- Exercise
Please reproduce all of the lines below, word for word and in full.
%%
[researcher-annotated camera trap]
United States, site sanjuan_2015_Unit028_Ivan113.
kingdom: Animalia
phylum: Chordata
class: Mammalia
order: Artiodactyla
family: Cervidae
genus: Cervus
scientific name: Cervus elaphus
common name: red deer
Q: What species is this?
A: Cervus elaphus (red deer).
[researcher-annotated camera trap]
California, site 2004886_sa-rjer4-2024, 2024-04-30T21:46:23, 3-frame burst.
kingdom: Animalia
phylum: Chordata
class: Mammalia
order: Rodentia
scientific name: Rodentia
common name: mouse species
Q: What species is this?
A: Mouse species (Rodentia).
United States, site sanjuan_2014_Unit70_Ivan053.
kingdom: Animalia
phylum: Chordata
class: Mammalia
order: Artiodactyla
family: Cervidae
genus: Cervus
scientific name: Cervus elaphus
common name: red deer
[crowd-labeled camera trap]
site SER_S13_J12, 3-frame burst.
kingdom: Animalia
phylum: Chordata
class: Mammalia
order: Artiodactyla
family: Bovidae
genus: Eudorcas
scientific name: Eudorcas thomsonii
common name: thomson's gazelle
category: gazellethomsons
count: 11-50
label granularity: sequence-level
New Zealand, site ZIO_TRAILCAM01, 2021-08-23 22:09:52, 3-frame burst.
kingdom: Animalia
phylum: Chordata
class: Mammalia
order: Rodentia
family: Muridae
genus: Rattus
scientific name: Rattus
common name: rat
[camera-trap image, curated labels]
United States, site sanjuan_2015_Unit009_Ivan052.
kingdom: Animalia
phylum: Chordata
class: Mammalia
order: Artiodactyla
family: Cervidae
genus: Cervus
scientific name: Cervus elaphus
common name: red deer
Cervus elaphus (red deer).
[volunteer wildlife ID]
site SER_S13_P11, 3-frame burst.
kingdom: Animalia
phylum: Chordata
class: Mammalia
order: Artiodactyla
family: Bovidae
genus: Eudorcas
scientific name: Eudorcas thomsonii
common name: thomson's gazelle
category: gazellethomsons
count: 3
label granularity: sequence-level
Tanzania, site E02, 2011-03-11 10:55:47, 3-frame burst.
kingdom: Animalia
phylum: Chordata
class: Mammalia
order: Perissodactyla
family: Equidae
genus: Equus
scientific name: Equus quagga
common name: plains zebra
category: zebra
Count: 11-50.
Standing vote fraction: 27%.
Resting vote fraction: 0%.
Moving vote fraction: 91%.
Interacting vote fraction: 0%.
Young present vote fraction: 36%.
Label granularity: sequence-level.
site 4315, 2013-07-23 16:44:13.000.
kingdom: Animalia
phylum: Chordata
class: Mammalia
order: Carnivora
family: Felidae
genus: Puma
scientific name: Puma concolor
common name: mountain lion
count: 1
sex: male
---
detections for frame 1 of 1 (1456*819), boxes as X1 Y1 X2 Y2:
%%
- Result of the exercise
[researcher-annotated camera trap]
United States, site sanjuan_2015_Unit028_Ivan113.
kingdom: Animalia
phylum: Chordata
class: Mammalia
order: Artiodactyla
family: Cervidae
genus: Cervus
scientific name: Cervus elaphus
common name: red deer
Q: What species is this?
A: Cervus elaphus (red deer).
[researcher-annotated camera trap]
California, site 2004886_sa-rjer4-2024, 2024-04-30T21:46:23, 3-frame burst.
kingdom: Animalia
phylum: Chordata
class: Mammalia
order: Rodentia
scientific name: Rodentia
common name: mouse species
Q: What species is this?
A: Mouse species (Rodentia).
United States, site sanjuan_2014_Unit70_Ivan053.
kingdom: Animalia
phylum: Chordata
class: Mammalia
order: Artiodactyla
family: Cervidae
genus: Cervus
scientific name: Cervus elaphus
common name: red deer
[crowd-labeled camera trap]
site SER_S13_J12, 3-frame burst.
kingdom: Animalia
phylum: Chordata
class: Mammalia
order: Artiodactyla
family: Bovidae
genus: Eudorcas
scientific name: Eudorcas thomsonii
common name: thomson's gazelle
category: gazellethomsons
count: 11-50
label granularity: sequence-level
New Zealand, site ZIO_TRAILCAM01, 2021-08-23 22:09:52, 3-frame burst.
kingdom: Animalia
phylum: Chordata
class: Mammalia
order: Rodentia
family: Muridae
genus: Rattus
scientific name: Rattus
common name: rat
[camera-trap image, curated labels]
United States, site sanjuan_2015_Unit009_Ivan052.
kingdom: Animalia
phylum: Chordata
class: Mammalia
order: Artiodactyla
family: Cervidae
genus: Cervus
scientific name: Cervus elaphus
common name: red deer
Cervus elaphus (red deer).
[volunteer wildlife ID]
site SER_S13_P11, 3-frame burst.
kingdom: Animalia
phylum: Chordata
class: Mammalia
order: Artiodactyla
family: Bovidae
genus: Eudorcas
scientific name: Eudorcas thomsonii
common name: thomson's gazelle
category: gazellethomsons
count: 3
label granularity: sequence-level
Tanzania, site E02, 2011-03-11 10:55:47, 3-frame burst.
kingdom: Animalia
phylum: Chordata
class: Mammalia
order: Perissodactyla
family: Equidae
genus: Equus
scientific name: Equus quagga
common name: plains zebra
category: zebra
Count: 11-50.
Standing vote fraction: 27%.
Resting vote fraction: 0%.
Moving vote fraction: 91%.
Interacting vote fraction: 0%.
Young present vote fraction: 36%.
Label granularity: sequence-level.
site 4315, 2013-07-23 16:44:13.000.
kingdom: Animalia
phylum: Chordata
class: Mammalia
order: Carnivora
family: Felidae
genus: Puma
scientific name: Puma concolor
common name: mountain lion
count: 1
sex: male
---
detections for frame 1 of 1 (1456*819), boxes as X1 Y1 X2 Y2:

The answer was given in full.